* **YOUR TASKS**
1 > In the FutureBook Conference article, how far along did Anthony Forbes Watson say Pan Macmillan was in refocusing the company on reader engagement?
2 > Continue the article on the FutureBook Conference from the point where it stops.

* **DOCUMENT EXTRACT**
Wednesday, December 05, 2012

FutureBook: publishers must look outward


04.12.12 | Charlotte Williams - The Bookseller

Leading publishing figures stressed the importance of becoming more outward looking and consumer focused at the plenary session of The Bookseller's Futurebook Conference, held in London yesterday (3rd December). However Little, Brown c.e.o. Ursula Mackenzie and Pottermore c.e.o. Charlie Redmayne expressed starkly opposed views on Digital Rights Management.

Pan Macmillan m.d. Anthony Forbes Watson (pictured) said the publisher was working to break down its old methods of working and focus the whole company on "reader engagement". He said: "We are probably only 10% of the way there and what we will look like in five years time we don't know." HarperCollins m.d. Simon Johnson identified the main areas publishers need to develop as changing publisher behaviour and structure, becoming more entrepreneurial and less hierarchical, and introducing new knowledge into the industry through hiring from sectors such as technology, marketing and analytics.

Sourcebooks chief executive Dominique Raccah said collaboration was going to continue to be key, saying: "We are going to work with the partner that delivers the best experience for the product we are working on." She said as the big players, such as Apple, begin to reveal their strategies, it was important to identify the partner that would bring "most value to reader and authors" in each particular instance.

* **INPUT DATA**
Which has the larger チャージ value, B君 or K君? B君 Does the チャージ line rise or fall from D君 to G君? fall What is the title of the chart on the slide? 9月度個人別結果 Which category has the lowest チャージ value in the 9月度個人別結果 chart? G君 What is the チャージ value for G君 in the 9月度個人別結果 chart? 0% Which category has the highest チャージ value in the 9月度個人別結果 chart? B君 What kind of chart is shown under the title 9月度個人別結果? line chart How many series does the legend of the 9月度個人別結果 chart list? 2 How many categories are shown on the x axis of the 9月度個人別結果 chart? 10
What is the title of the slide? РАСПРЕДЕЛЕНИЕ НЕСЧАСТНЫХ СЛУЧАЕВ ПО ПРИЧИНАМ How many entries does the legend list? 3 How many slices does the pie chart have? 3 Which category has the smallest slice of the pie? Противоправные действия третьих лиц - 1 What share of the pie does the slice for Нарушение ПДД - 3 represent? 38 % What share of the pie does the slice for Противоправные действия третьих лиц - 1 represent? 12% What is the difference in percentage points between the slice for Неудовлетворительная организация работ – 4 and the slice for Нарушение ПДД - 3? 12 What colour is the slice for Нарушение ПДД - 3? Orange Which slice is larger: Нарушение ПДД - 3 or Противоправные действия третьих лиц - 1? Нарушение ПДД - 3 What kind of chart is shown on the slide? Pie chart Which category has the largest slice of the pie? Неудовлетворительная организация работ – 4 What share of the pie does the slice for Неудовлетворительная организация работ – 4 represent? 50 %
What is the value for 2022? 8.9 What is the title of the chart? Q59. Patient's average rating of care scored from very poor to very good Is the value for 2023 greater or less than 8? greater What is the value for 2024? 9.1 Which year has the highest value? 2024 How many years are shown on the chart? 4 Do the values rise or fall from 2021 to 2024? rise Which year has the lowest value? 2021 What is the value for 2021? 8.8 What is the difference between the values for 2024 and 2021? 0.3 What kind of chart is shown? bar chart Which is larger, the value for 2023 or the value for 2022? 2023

* **YOUR RESPONSES**
1 > Probably only 10% of the way there.

2 >
Little, Brown c.e.o. Ursula Mackenzie said consolidation might not bring as many changes as anticipated, using the different companies that exist within Hachette to illustrate how a publisher can be "both small and big at the same time". Johnson added the publisher with the winning strategy will most probably be the "most nimble and fastest rather than the biggest-it might be the biggest but it might not be".

Johnson argued: "We really haven't started to see what digital really means for publishers. We have just used digital as a delivery channel. The product and platforms are going to change a lot. It is behoven on us to disrupt what product really is."

Meanwhile, in a strong exchange of views on copyright protection and DRM, the panel, chaired by The Bookseller editor Philip Jones, thrashed out the value of protecting copyright over the need to experiment with new models.

Pottermore c.e.o. Charlie Redmayne and Pan Macmillan m.d. Anthony Forbes Watson talked from their experiences of selling DRM-free products, and Publishers Association president, Little, Brown c.e.o. Ursula Mackenzie, argued that publishers must make works more accessible but through respecting the existing copyright structure.
Redmayne admitted he had been "terrified" when releasing the DRM-free Harry Potter e-books, but that piracy of the books was down 25% now compared with the week before the release. He said there was an opportunity for publishers to create a "liberating" retail experience for digital customers, particularly in underdeveloped markets. He said: "Consumers are irritated by being in one ecosystem. The opportunity [is there] for publishers to build a platform that can support e-books bought for any device, in any language."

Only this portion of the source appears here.